To make the comparison, the rate (percentage) of total observed counts of narcotics falling in each risk categories is calculated and plotted below. It is observed that the Risk Prediction model captures a greater share of observed narcotics in the highest risk category (90% to 100%).

rbind(narc_KDE_sf, narc_risk_sf) %>%
  st_set_geometry(NULL) %>%
  gather(Variable, Value, -label, -Risk_Category) %>%
  group_by(label, Risk_Category) %>%
  summarize(countNarcotics = sum(Value)) %>%
  ungroup() %>%
  group_by(label) %>%
  mutate(Rate_of_test_set_crimes = countNarcotics / sum(countNarcotics)) %>%
  ggplot(aes(Risk_Category,Rate_of_test_set_crimes)) +
  geom_bar(aes(fill=label), position="dodge", stat="identity") +
  scale_fill_viridis(discrete = TRUE)

8. Conclusion

A geospatial risk prediction model is useful when it is more accurate than the current decision-making process and it is generalizable across the city. Moreover, it should be able to predict explicit crime risk without being biased by the implicit risk resulted from selection bias or reporting bias or over-policing. This project focuses on narcotics since it is a type of crime with high level of selection bias. The objective of this project is to test if the model can identify areas at great risk of narcotics crime despite a lack of reporting.
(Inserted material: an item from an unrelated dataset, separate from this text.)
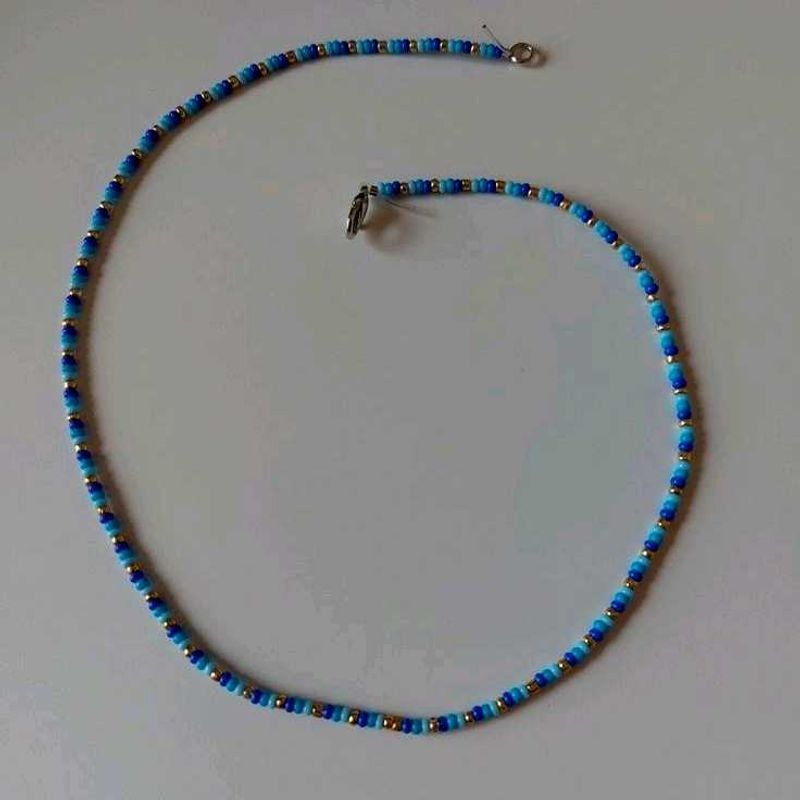 Blue Beaded Necklace with Gold Accents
To sum up, the algorithm developed in this project is not recommended to be put into production. First of all, the algorithm is highly relied upon the existing hotspots identified through Local Moran’s I, rendering the prediction result similar to the observation without other high-risk areas identified. Secondly, the model is not very generalizable across different race contexts since it tends to over predict in non-white dominated areas and under predict in white-dominated areas. Thirdly, although the Risk Prediction model captures a greater share of observed narcotics in the 90%-100% risk category, it captures less share in the 70% to 89% category, when comparing to the Kernel Density model. More spatial risk factors should be explored to further improve this model.